Datingsite Lexa wil me overhalen om mijn profiel actief te maken. De mails gaan ongeopend de prullenmand in. Qua online dating ligt de lat sky high, want je begeeft je in een verraderlijk mijnenveld.
Vlak na de scheiding had ik een staalkaart aan potentiële liefdeskandidaten. Carlos, voor wiens charmes ik meteen viel op vakantie, was een soort God die op een ander continent woonde. Heftige, ongebreidelde passie ging, na veel heen en weer reizen, over in beklemmende jaloezie en stalken. Het verteerde mijn hart en het duurde een tijd voordat ik die duizend scherven, één voor één, van de grond had geraapt.

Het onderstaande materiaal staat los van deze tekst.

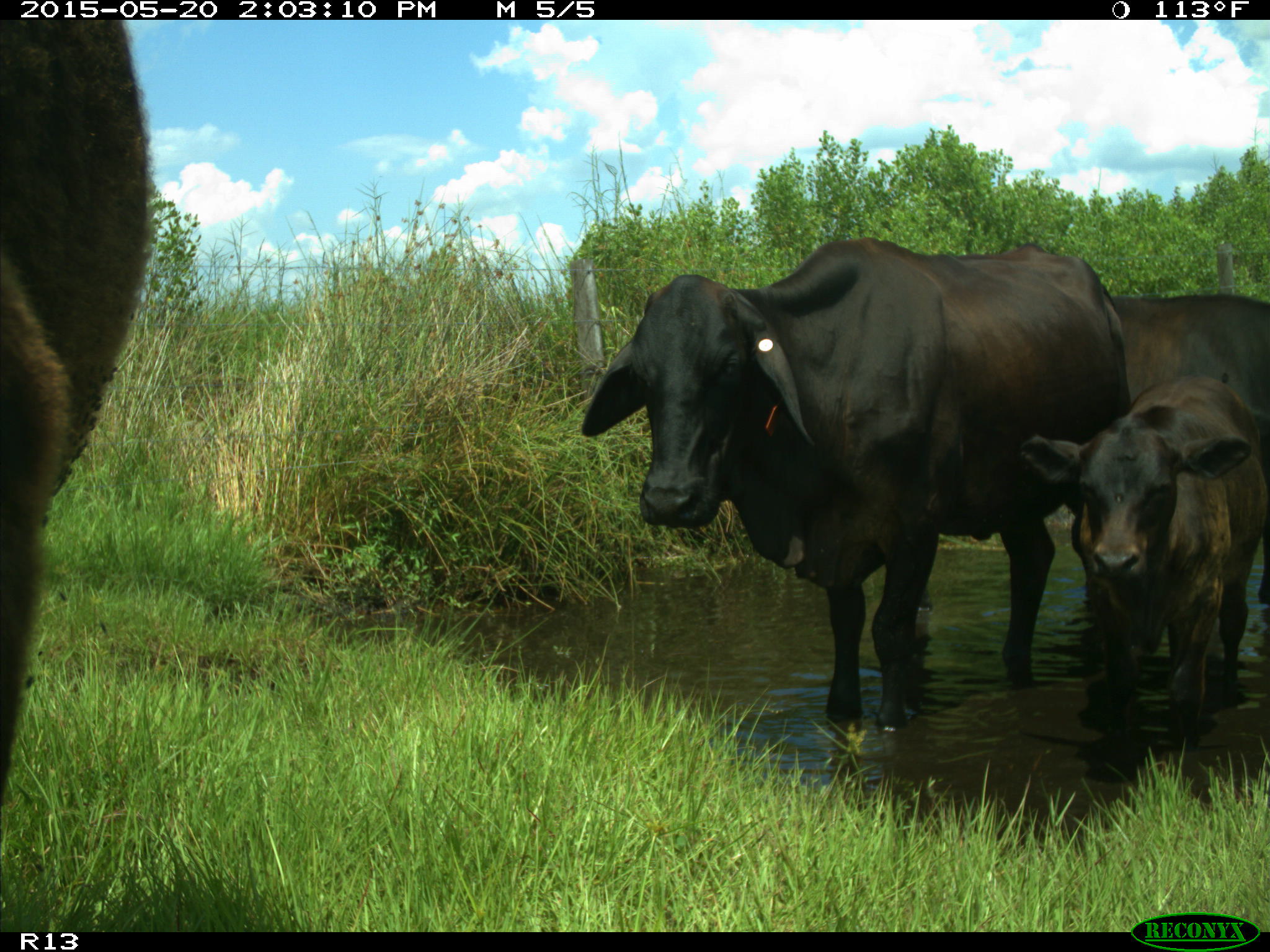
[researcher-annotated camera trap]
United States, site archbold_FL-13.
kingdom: Animalia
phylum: Chordata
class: Mammalia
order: Artiodactyla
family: Bovidae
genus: Bos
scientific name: Bos taurus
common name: domestic cow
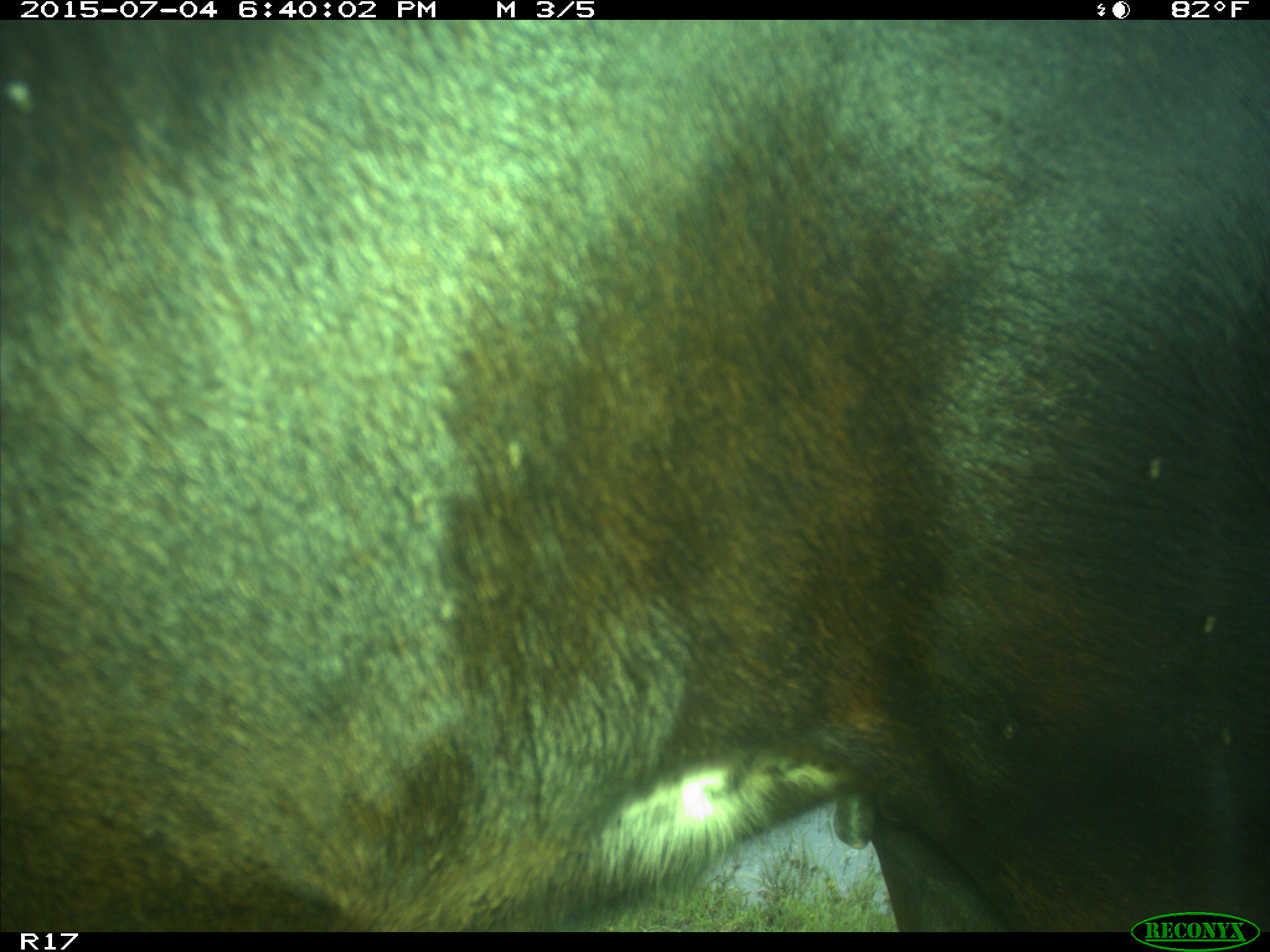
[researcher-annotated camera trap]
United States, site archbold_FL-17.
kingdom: Animalia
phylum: Chordata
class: Mammalia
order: Artiodactyla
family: Bovidae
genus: Bos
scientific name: Bos taurus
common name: domestic cow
Bos taurus (domestic cow).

Huiverig betrad ik opnieuw de online-datingarena. Daar kwam Sam in beeld, die volgens Parships geijkte Duitse computermodel dé perfecte match was voor een ‘onafhankelijke individualiste’ zoals ik. Waarvan akte.
De ene gevatte opmerking volgde de andere hilarische op en na een week chatten en bellen (een stem zegt veel) hadden we onze eerste date. Hij zag zichzelf als dandy, sprak over zijn liefde voor trompet spelen – love that – en stortte zich op de kaasplank en sterke drank. “Je bent de vrouw van mijn leven”, zei hij overtuigd toen hij Gummbah en Kakhiel tussen Willem Frederik Hermans en Paolo Giordano in mijn boekenkast zag pronken. A dirty mind is a joy forever.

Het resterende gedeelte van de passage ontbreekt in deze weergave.